Now, back to topic: Seasons in the OBX. We arrived here in May to gale-force winds and rain. The only greenery were the stubby pines around the campground that looked a lot like bonsai. The ducks and geese had teeny, tiny babies following around in a cute line - the ones that survived are grown now. A couple of weeks ago, the Indian Blanket wildflowers were blooming in clusters all over the dunes. Almost overnight the dunes sprouted tall grassy fronds resembling Pampas Grass, which bloomed into Sea Oats, waving gracefully in the wind. The cattails on the pond were beautiful but have almost bloomed out. The Morning Glory vines are prolific everywhere and there are some unidentified pink flowers by the Marina and one of the ponds. Without fanfare, the seasons of the OBX are giving slight clues indicating what might be next.
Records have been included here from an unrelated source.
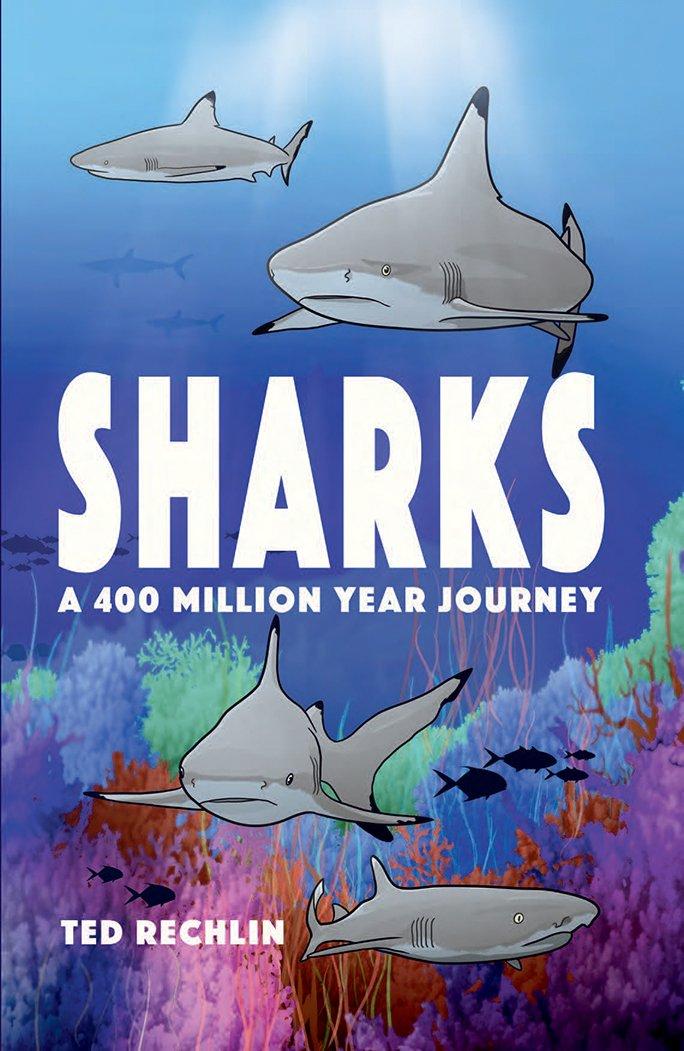 Sharks: A 400 Million Year Journey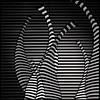 in the jungle (rita vita finzi) Tags: lines composition blackwhite d jungle giraffe astract summermadness explore2009 summerbrilliance orzebratoobutlionsnolionshereexceptforthesongd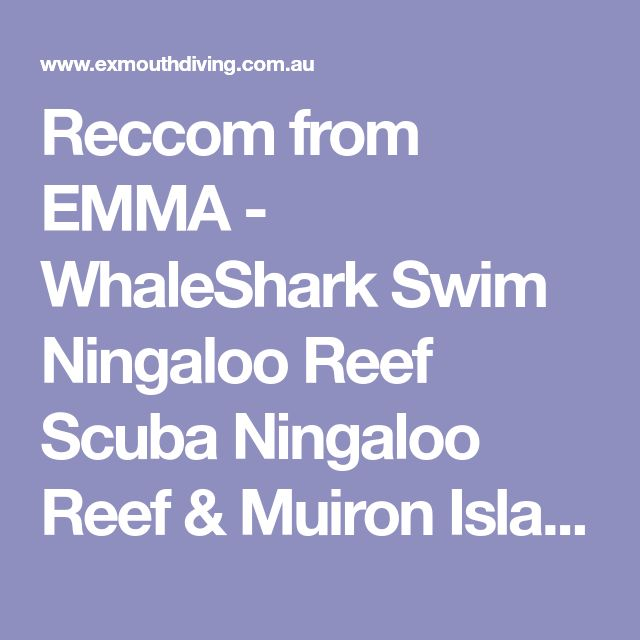 Reccom from EMMA - WhaleShark Swim Ningaloo Reef Scuba Ningaloo Reef & Muiron Islands Padi Dive Course
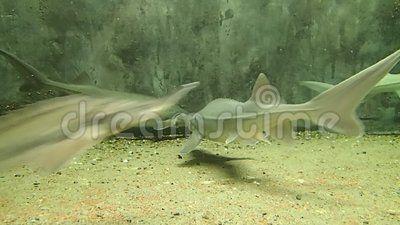 Some Siberian sturgeons swimming in water
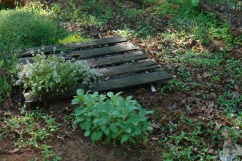 Pallet is great herb garden.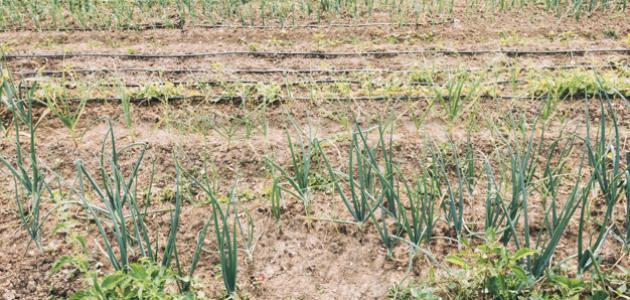 طرق زراعة البصل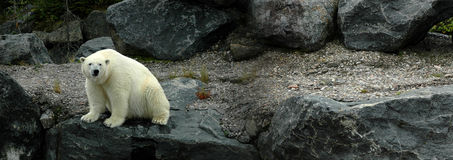 Big polar bear sitting. A panoramic image of a white big polar bear sitting on the left of the picture. Background is black granite stone. Taken in a zoo royalty free stock photography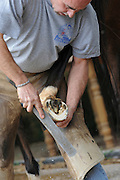 Farrier preparing a horse's hoof for new shoe Filling and cleaning the hoof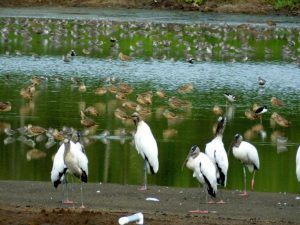 A Morning of Shorebirds, Waders, and More in Costa Rica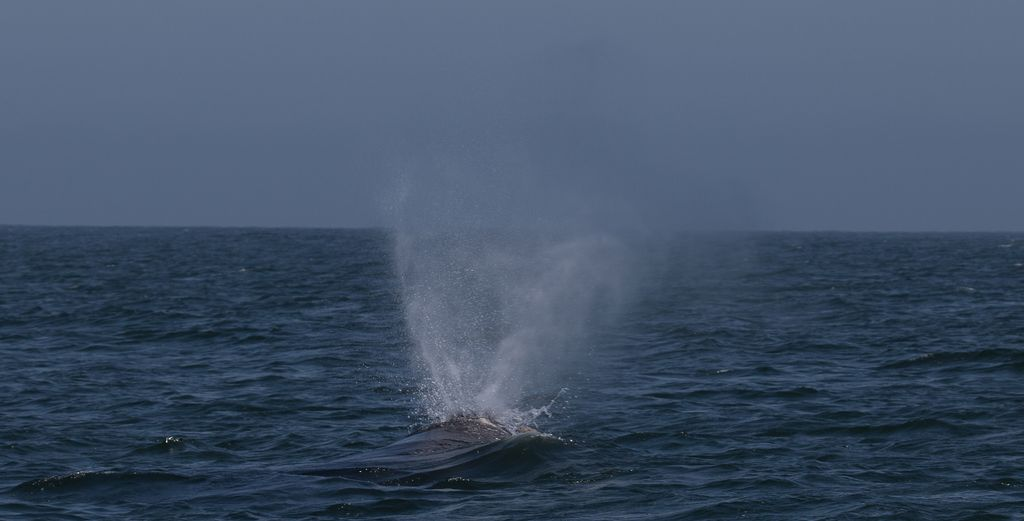 Южный гладкий кит (лат. Eubalaena australis)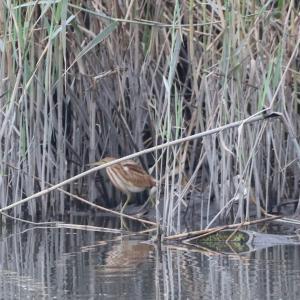 野鳥の写真 ヨシゴイとクイナとタシギ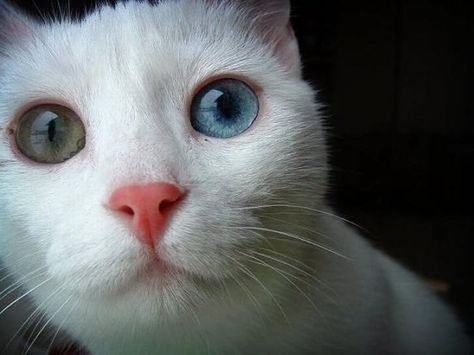 cat with 2 different eye color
We were surprised to hear some of the other workampers counting down the days left before they move on to other campgrounds and other jobs. We strive to just be here now.

We've given up trying to use the awning since the wind can gust up at any moment. Everyday we see the other campers put out the awnings only to take them back in a few minutes later. No point in fighting a losing battle with the wind. It's great for kites but not so good for awnings, umbrellas, and such.

Not much is going on right now... we plan campground activities, we facilitate activities, we plan activities for us on days off and so it goes. We visited the Aquarium on Roanoke Island yesterday. After visiting some of the larger aquariums, like in Atlanta, GA and Mystic, CT it was very small and quaint, but the folks were nice. Tried our hands at crabbing from the Marina walkway today. Caught a couple of small crabs and turned them out to grow some more. The point being, there's not a lot to report. Life as usual seems the norm, so no complaints in that area.

The Workampers are planning a shrimpfest the evening of August 12th at the Marina, so there's always something to look forward to. We've met some really cool Workampers from a variety of backgrounds. They, too, have shucked the bonds of the corporate world for a much freer lifestyle. We've met some really interesting members and guests from all over the world. There are a lot of French speaking Canadians in the park right now and trying to explain that next week is 'pirate week' was more than we bargained on. Also, the men like to wear Speedos (not pretty!). Of course, serving hotdogs by the pool every Saturday has proven to be quite interesting as well. We have seen more "crack" than most DEA agents! Where has the modesty gone?

Enough rambling. Here's hoping that we all have 'life as usual' with no complaints.
Life is an occasion. Rise to it!

Tuesday, July 7, 2009

It's Tuesday - We Must Be Off....

Yes, it's Tuesday so that means we must be off. This is our version of the 'weekend.' Well, we survived the Fourth. It wasn't so bad considering the number of people times the heat index could have equalled disaster.

The Fourth began with tragic news that a fireworks truck transporting fireworks to Ocracoke exploded. The truck was from South Carolina and we've since been told there were at least 3 fatalities from the explosion. The truck had just driven off the ferry into the village when the explosion rocked the island. Thankfully, the ferry did not explode although service was interrupted for several hours while they transported emergency personnel only. By the afternoon the ferries were back on track. If you've ever visited Ocracoke you know it's pretty remote and only accessible by ferry. Imagine trying to get emergency personnel in place.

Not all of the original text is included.